Com relação ao app para o entregador, por ser um produto novo quando entrei na empresa, sabíamos pouco sobre o público de entregadores e minhas duas primeiras semanas foram assistindo muitos motovlogs disponíveis no Youtube, onde os motoboys e entregadores contam sobre seu dia a dia e falam sem papas na língua sobre as questões que enfrentam. Essa imersão na vida dos motoboys foi uma das etapas mais importantes do meu trabalho. Conhecer o público que usa o produto que eu iria trabalhar. Saber as dores, desafios e alegrias da sua rotina me deram insumos valiosíssimos para avançar e entregar um bom trabalho.

Em pouco tempo, o aplicativo Zé Entregador evoluiu bastante e é interessante entender como a ideia do MVP surgiu e foi desenvolvida para darmos ainda mais valor aos desdobramentos e aprendizados obtidos com o processo.

Como surgiu a necessidade do app?

Em 2019, o Zé Delivery já estava no mercado há alguns anos e já tinha um público relativamente grande. Na época, os clientes faziam o pedido mas não tinham acesso à localização do mesmo. Já imaginou pedir aquela bebida gelada para o seu almoço de domingo e ficar na incerteza se seu pedido vai chegar? Pois é. Era assim que os clientes do Zé ficavam e, por isso, muitos deles ligavam para a loja que aceitou o pedido para confirmar o andamento.

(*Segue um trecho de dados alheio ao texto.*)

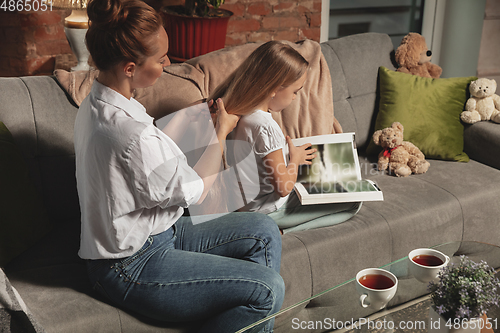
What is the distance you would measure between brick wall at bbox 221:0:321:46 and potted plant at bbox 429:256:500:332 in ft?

Com isso, foi identificada uma dor do usuário: Ele não tinha visibilidade do status de seu pedido depois de aceito pela loja. Essa dor causava alguns problemas para o trabalho de intermediação do próprio Zé, como o cancelamento de pedidos que já estavam na rua e insatisfação das lojas e entregadores.

Contexto extra:
Você pode estar se perguntando “Mas como o entregador sabia qual pedido devia ser entregue se ele não tinha um app para indicar?”. Como comentei ali no começo, o estabelecimento parceiro que vende pelo Zé tem seus próprios entregadores. Ou seja, quando o pedido chega para a loja, a própria loja passa as informações de endereço para o entregador fazer a entrega.

Como definimos o que seria o MVP?

O MVP (Minimum Viable Product, que em português é algo como Produto Mínimo Viável) é uma versão de um novo produto que permite que o time colete o máximo de aprendizado possível sobre os clientes com o mínimo de esforço. É a primeira versão funcional de um produto com os recursos necessários para satisfazer o cliente potencial e coletar dados e sua opinião para melhorar na próxima versão do produto.

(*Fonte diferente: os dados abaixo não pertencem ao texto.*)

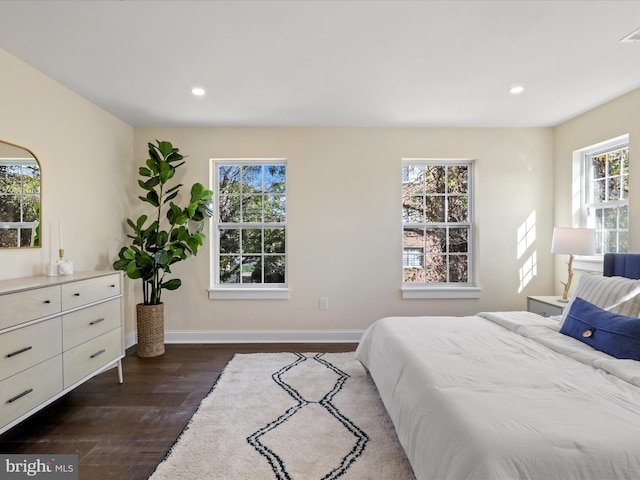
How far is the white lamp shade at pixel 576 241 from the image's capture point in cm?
302

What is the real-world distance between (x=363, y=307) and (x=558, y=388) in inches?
98.4

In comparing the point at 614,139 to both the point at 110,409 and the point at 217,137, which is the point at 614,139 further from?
the point at 110,409

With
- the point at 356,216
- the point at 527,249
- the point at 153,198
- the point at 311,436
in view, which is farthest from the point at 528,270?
the point at 153,198

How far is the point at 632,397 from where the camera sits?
53.4 inches

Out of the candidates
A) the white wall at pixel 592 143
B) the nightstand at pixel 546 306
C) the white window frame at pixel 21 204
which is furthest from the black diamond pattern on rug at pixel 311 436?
the white wall at pixel 592 143

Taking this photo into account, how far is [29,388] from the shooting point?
1.88 m

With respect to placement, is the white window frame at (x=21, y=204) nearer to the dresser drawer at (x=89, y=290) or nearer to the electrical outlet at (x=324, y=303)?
the dresser drawer at (x=89, y=290)

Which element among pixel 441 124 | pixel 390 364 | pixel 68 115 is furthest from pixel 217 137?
pixel 390 364

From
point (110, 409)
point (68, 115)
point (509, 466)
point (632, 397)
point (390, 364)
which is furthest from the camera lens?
point (68, 115)

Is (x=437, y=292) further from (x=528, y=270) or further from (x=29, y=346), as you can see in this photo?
(x=29, y=346)

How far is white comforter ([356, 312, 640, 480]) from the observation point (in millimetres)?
1047

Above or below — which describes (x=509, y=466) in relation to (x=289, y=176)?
below

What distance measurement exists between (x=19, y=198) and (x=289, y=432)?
8.23 feet

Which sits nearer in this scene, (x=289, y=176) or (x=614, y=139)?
(x=614, y=139)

Não podemos esquecer que um produto ou serviço precisa conter o seguinte:

  • Objetivo e propósito — esse item é a essência, o que faz um cliente buscar pela solução;
  • Confiável — além de cumprir o que promete, o produto precisa transmitir confiança para que o cliente não tenha medo de usá-lo;
  • Fácil de usar — se o cliente não conseguir usar, não adianta resolver o problema mais complicado do mundo;
  • Valor emocional — precisa conquistar o cliente.

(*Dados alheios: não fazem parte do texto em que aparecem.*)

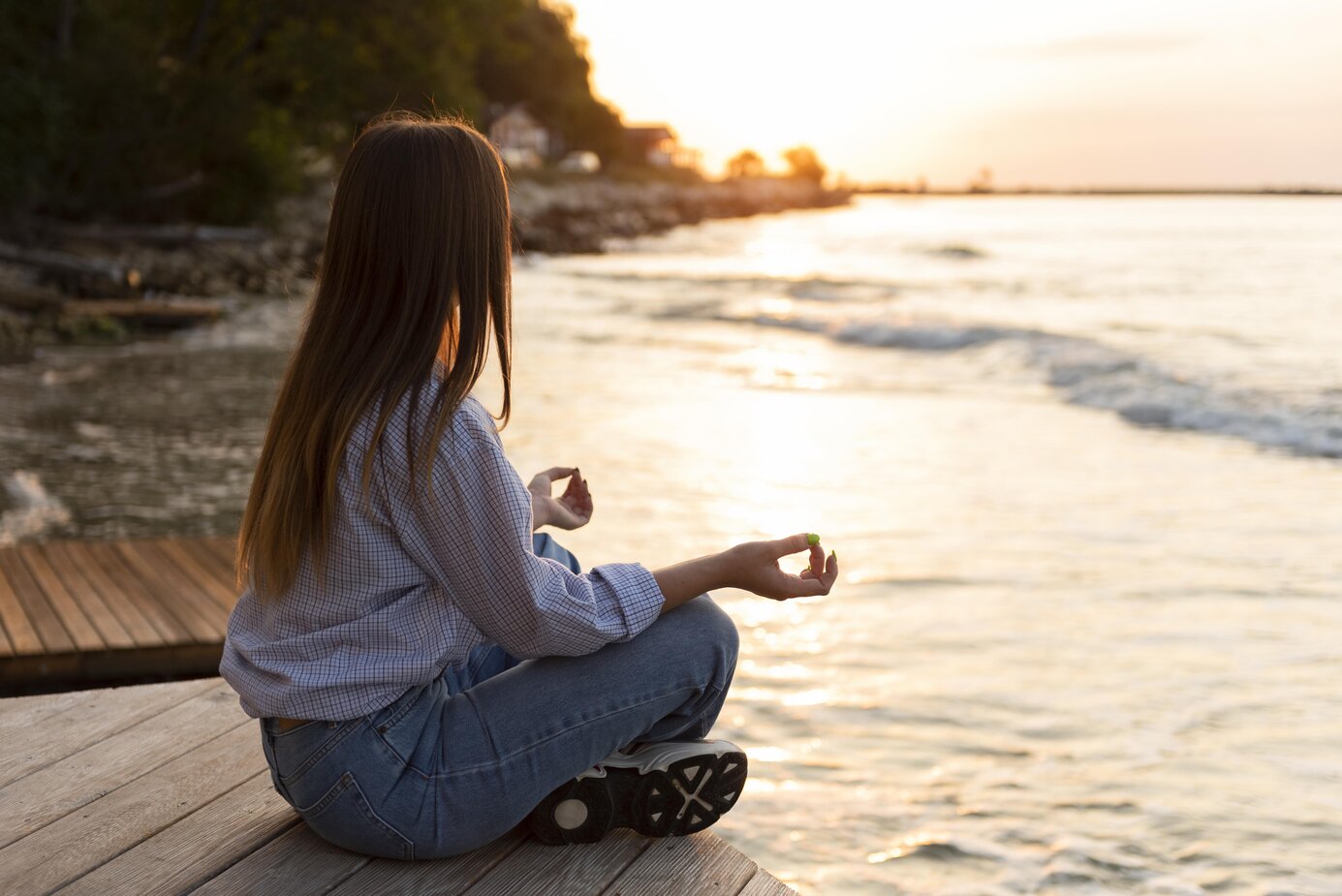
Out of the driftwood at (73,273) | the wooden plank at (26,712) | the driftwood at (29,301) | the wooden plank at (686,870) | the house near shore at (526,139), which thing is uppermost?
the house near shore at (526,139)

O MVP de um produto ou serviço precisa ser uma versão enxuta disso tudo e não só de uma das partes.

Fonte da imagem: https://www.maastrichtuniversity.nl/blog/2016/08/lean-startup-mvp-how-make-meaningful-products

Como a dor do cliente era não ter visibilidade do status de seu pedido depois de ser aceito pelo ponto de venda, o Zé Delivery precisava mostrar essa informação em sua plataforma para resolver o problema. A dificuldade é que essa informação não era captada e o jeito de captar era com a ajuda das lojas que vendiam pelo Zé e seus entregadores, que estavam com o pedido na rua.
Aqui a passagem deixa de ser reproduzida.